Il famoso “salto della quaglia” era già di moda ai tempi della Repubblica Sociale, bastava cambiare camicia al momento giusto come fece un certo Dario Fo (ho visto su internet la sua foto da fascista). Altro che “Mistero buffo”, tutto chiaro e c’è poco da ridere se questo è l’immacolato moralizzatore.
Enzo Bernasconi
Varese
C’è trasformismo e trasformazione, come sappiamo bene. La trasformazione avviene quando ci si accorge d’aver sbagliato, si cambia idea, si accetta di pagare un prezzo -talvolta elevato- a questo evolversi di un’idea, di un sentimentalismo, di un comportamento. La trasformazione è positiva, evita la marmoreità deleteria della coerenza nell’errore, favorisce il miglioramento della società. La trasformazione è quella che consente di mediare, di stringere compromessi virtuosi senza scadere in mediocri compromissioni. La trasformazione è guidata dalla sincerità, da un esercizio dell’esame di coscienza, dall’affermarsi dell’autocritica.
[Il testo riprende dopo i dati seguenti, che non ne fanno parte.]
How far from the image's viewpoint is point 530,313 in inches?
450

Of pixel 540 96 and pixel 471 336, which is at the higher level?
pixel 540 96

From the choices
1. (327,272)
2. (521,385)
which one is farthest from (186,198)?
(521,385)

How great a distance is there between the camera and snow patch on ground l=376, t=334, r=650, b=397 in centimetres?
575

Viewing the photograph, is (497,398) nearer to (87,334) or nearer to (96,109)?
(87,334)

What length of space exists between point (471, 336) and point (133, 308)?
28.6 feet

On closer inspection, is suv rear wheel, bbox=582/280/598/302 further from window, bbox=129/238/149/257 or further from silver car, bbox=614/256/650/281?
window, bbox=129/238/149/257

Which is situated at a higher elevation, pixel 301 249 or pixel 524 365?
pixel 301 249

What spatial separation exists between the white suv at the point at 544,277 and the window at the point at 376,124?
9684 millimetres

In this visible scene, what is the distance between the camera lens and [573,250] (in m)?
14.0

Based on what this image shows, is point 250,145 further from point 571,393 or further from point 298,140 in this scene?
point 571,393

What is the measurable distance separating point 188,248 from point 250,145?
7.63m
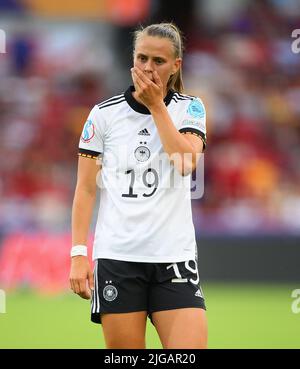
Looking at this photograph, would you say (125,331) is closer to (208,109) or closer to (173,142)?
(173,142)

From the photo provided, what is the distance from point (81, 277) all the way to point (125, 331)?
347mm

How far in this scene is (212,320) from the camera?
32.6ft

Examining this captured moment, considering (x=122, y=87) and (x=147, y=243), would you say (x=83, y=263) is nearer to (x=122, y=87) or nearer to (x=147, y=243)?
(x=147, y=243)

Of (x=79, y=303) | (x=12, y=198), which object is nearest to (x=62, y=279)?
(x=79, y=303)

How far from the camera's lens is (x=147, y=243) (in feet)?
15.0

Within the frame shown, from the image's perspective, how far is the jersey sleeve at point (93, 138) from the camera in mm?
4695

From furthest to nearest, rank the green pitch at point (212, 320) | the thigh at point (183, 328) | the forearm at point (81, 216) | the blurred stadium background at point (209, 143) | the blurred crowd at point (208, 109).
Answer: the blurred crowd at point (208, 109) → the blurred stadium background at point (209, 143) → the green pitch at point (212, 320) → the forearm at point (81, 216) → the thigh at point (183, 328)

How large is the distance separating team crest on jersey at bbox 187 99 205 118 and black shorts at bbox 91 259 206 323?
756mm

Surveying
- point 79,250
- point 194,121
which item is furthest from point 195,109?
point 79,250

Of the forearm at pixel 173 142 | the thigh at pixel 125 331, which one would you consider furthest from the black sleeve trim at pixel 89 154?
the thigh at pixel 125 331

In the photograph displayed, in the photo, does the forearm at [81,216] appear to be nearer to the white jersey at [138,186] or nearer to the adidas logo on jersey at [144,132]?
the white jersey at [138,186]

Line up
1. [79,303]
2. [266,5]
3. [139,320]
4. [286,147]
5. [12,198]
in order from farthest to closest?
[266,5] → [286,147] → [12,198] → [79,303] → [139,320]

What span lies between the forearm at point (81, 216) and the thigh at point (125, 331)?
0.42 metres

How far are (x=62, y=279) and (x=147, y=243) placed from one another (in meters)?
7.52
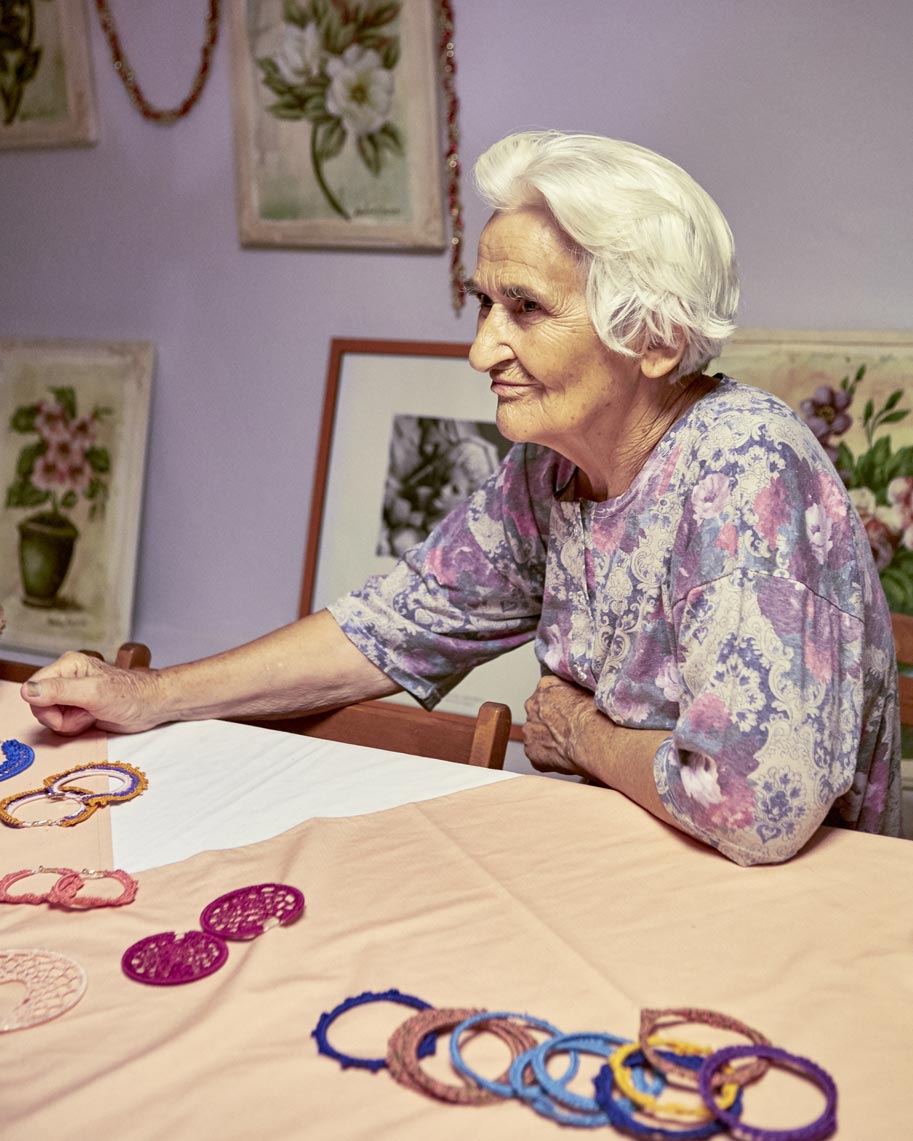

Il trasformismo è l’adeguarsi alle onde della convenienza, del calcolo, del profittamento. Avviene nella politica (un’epoca ottocentesca, dell’Italia unita da pochi anni, prese addirittura il nome dal fenomeno) e non solo nella politica. Gl’italiani ne han dato spesso prova. Forse perché in qualche modo costrettivi, a scopo di sopravvivenza, dalle dominazioni straniere; forse perché sono fatti (siamo fatti) così, e non c’è verso di cambiare una tale connotazione caratteriale. Lo consideriamo così normale, il trasformismo, da meravigliarci quando non si manifesta in chi penseremmo fosse naturale che si manifestasse. È un po’ quel che sta succedendo con il nuovo presidente del Consiglio, un tipo strano che ascolta tutti e poi va per la sua strada senza chiedere più niente a nessuno. Convinto che questo sia l’unico modo per rendere l’Italia un Paese, appunto, in trasformazione; e non renderlo più un Paese trasformista. Impresa temeraria se non disperata, a dar retta alla storia.